To be done ->
Can you retype the listing below line for line, changing nothing?

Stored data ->
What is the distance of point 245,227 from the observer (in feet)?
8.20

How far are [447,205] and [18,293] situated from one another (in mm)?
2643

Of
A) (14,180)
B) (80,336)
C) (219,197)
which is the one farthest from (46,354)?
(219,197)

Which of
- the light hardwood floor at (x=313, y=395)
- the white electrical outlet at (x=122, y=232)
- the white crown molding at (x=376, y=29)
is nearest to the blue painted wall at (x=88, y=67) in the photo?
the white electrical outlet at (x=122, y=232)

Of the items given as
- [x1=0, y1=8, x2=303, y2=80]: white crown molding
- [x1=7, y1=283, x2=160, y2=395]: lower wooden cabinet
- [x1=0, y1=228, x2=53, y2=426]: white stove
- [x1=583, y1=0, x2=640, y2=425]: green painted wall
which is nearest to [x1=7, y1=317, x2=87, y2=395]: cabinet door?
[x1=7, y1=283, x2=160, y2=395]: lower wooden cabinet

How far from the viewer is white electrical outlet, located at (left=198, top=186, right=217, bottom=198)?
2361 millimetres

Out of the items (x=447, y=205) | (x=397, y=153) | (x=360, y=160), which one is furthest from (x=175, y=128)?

Finished answer ->
What is the distance of point 245,227 from the observer (in feet)?
8.20

How far are [447,205] and [18,293] situated from one another (in mm)?
2643

Of
A) (14,180)
B) (80,336)
C) (219,197)
which is the one farthest from (46,354)?
(219,197)

Which of
- the light hardwood floor at (x=313, y=395)
- the white electrical outlet at (x=122, y=232)
- the white crown molding at (x=376, y=29)
is nearest to the blue painted wall at (x=88, y=67) in the photo?
the white electrical outlet at (x=122, y=232)

Of the items given as
- [x1=0, y1=8, x2=303, y2=80]: white crown molding
- [x1=7, y1=283, x2=160, y2=395]: lower wooden cabinet
- [x1=0, y1=228, x2=53, y2=426]: white stove
- [x1=583, y1=0, x2=640, y2=425]: green painted wall
which is nearest to [x1=7, y1=317, x2=87, y2=395]: cabinet door?
[x1=7, y1=283, x2=160, y2=395]: lower wooden cabinet

How far from the viewer is white electrical outlet, located at (left=198, top=186, right=217, bottom=198)?
2361 millimetres

Out of the items (x=447, y=205) | (x=397, y=153) | (x=360, y=160), which one is furthest from (x=175, y=128)?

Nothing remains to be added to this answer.